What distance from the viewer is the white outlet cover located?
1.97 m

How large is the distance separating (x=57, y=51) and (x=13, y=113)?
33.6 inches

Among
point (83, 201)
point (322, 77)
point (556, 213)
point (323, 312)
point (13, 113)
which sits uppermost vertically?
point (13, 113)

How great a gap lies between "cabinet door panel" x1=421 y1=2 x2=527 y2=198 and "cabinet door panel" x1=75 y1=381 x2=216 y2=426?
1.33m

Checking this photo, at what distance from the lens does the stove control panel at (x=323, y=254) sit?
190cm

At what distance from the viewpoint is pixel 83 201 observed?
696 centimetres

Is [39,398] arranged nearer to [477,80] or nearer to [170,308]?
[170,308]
...
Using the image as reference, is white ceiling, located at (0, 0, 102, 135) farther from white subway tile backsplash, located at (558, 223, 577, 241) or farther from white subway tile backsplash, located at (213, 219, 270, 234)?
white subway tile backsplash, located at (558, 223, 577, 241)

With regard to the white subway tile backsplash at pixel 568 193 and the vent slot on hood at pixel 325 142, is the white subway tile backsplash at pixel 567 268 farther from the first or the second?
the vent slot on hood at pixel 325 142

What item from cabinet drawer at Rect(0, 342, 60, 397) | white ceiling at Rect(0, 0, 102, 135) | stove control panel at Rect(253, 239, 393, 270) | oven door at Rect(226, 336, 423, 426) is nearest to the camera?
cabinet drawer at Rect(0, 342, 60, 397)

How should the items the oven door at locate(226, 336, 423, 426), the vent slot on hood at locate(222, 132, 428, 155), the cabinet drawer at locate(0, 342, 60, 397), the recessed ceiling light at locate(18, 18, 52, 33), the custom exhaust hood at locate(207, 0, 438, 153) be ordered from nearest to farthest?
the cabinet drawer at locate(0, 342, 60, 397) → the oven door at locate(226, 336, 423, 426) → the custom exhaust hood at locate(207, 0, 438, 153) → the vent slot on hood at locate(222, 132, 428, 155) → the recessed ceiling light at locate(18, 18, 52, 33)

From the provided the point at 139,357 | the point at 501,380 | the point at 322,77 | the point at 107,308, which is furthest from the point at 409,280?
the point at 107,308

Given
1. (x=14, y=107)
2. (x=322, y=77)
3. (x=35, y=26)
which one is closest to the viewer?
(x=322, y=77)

• Problem requirements:
Select each line in the items above that contains the word "drawer" and copy those lines in full.

• Solved exercise:
What item from cabinet drawer at Rect(0, 342, 60, 397) | white ceiling at Rect(0, 0, 102, 135) | stove control panel at Rect(253, 239, 393, 270) | oven door at Rect(226, 336, 423, 426) is nearest to the camera?
cabinet drawer at Rect(0, 342, 60, 397)
How should the items the oven door at locate(226, 336, 423, 426), the vent slot on hood at locate(222, 132, 428, 155), the cabinet drawer at locate(0, 342, 60, 397), the recessed ceiling light at locate(18, 18, 52, 33), the custom exhaust hood at locate(207, 0, 438, 153) be ordered from nearest to farthest?
the cabinet drawer at locate(0, 342, 60, 397) → the oven door at locate(226, 336, 423, 426) → the custom exhaust hood at locate(207, 0, 438, 153) → the vent slot on hood at locate(222, 132, 428, 155) → the recessed ceiling light at locate(18, 18, 52, 33)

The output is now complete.